The Reverend Dr. John G. McFayden, whose first employment in the Church was at age 13 as an employee of a Presbyterian camp on the North Carolina-Virginia line, has retired as Executive Vice President and Chief of Church Engagement for The Board of Pensions of the Presbyterian Church (U.S.A.). His service spanned more than 40 years, 12 of them at the Board.
“The Board has been the right place for me to finish my career,” said Rev. McFayden, who pastored five congregations before joining the agency. “Being part of the Board’s mission of providing benefits and assistance is another way of ministering, of caring for people.”
“John has been a bridge builder, strengthening connections within the denomination, among the General Assembly, the presbyteries, and the congregations,” said the Reverend Dr. Frank Clark Spencer, Board President. “Most recently, he built connections with communities of color in the Church. This has helped the Board build relationships and understand needs so we can better serve all PC(USA) constituencies.”
Graduating from the University of North Carolina at Chapel Hill with a bachelor’s in American religious history, Rev. McFayden expected an academic career. But while pursuing a Master of Divinity at Princeton Theological Seminary, where he also earned a Doctor of Ministry, the field work changed his mind.
“I was drawn to the breadth and depth of congregational ministry. I loved the broad relationships, the generations of families,” Rev. McFayden said. “You have an ongoing, deep relationship with a congregation.”
At age 25, Rev. McFayden answered his first call as a pastor, serving two rural congregations in the mountains outside Charlottesville, Virginia: Cove Presbyterian Church and Rockfish Presbyterian Church. Three years later, he went on to serve nearly a decade at Camp Springs United Presbyterian Church, Maryland, followed by four years at First United Presbyterian Church of Dale City, Virginia.
In 1998, Rev. McFayden was called to the 2,000-member First Presbyterian Church of Arlington Heights, Illinois. At his installation service, the Reverend John N. Buchanan of Fourth Presbyterian Church of Chicago described him as “a man of great integrity, lively intellect, and an open and welcoming spirit.” Pastor McFayden served 12 ½ years before joining the Board of Pensions.
During his years of pastoral ministry, Rev. McFayden also served the wider denomination. He was Moderator of the Presbytery of Chicago; a member of the General Assembly Council and Chair of its Congregational Ministries Division; Chair of the General Assembly’s Special Offerings Task Force; a member of the Office of General Assembly review committee; and Chair of the General Assembly’s Six Agency Review Committee.
As Rev. McFayden packed up his office at the Board, he sorted through letters from people he had pastored. He paused over one, from a young woman updating him on the work she was doing, the birth of a child, a coming wedding, and plans for mission work. “I accompanied her mother to Washington, D.C., to pull her off the streets. She was 14 and working as a prostitute,” he said. “These experiences are what really matter, being there with people when there is a need.”
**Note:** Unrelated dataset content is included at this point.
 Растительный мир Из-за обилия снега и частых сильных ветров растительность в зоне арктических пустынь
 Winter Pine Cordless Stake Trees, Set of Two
Rev. McFayden recalled visiting the home of a woman whose husband had just killed himself in the house and sitting with another at the hospital during her husband’s surgery. The husband later wrote to the pastor, thanking him “for being there when, regardless of outside appearances, we were in great need of support.”
Others wrote to praise his sermons. One congregant said he had “an ability to preach in a way that is uniquely thoughtful, memorable, and meaningful.” Another letter writer said, “You have made me a better person.” And a young congregant wrote that “some of your Sunday morning sermons were really funny.” Her favorite was about “the hokeypokey when you called it the hanky-panky. … Oh boy you made everyone laugh.”
Rev. McFayden credits the late Reverend Dr. Blair Monie with breaking his stuffy stereotypes of Presbyterian ministers. When Rev. Monie was pastor at Preston Hollow Presbyterian Church in Dallas, he started a motorcycle gang — a relief to a young minister who did not want to give up his bike.
Education and church were the two points of emphasis in the McFayden family, who attended First Presbyterian Church in Raleigh, North Carolina. Rev. McFayden’s brother, the Reverend Dr. Kenneth J. McFayden, serves as Academic Dean of Union Presbyterian Seminary’s Richmond, Virginia, campus and professor of ministry and leadership development.
In retirement, Rev. McFayden, an avid sailor, will spend more time on open water than open road. Upon retiring, he and his wife, Hamida Shirazy, took their boat to the Bahamas. Dr. Shirazy is a dentist originally from Mombasa, Kenya. The two plan to head there soon to visit her family and explore opportunities to dedicate their gifts to service in Kenya.
“I have a theology of call that is not limited to ministry,” Rev. McFayden said. As Rev. Buchanan said 25 years ago when he recommended Rev. McFayden to the pastor nominating committee at First Presbyterian Church of Arlington Heights, “John’s creativity and energy need a new and exciting challenge.”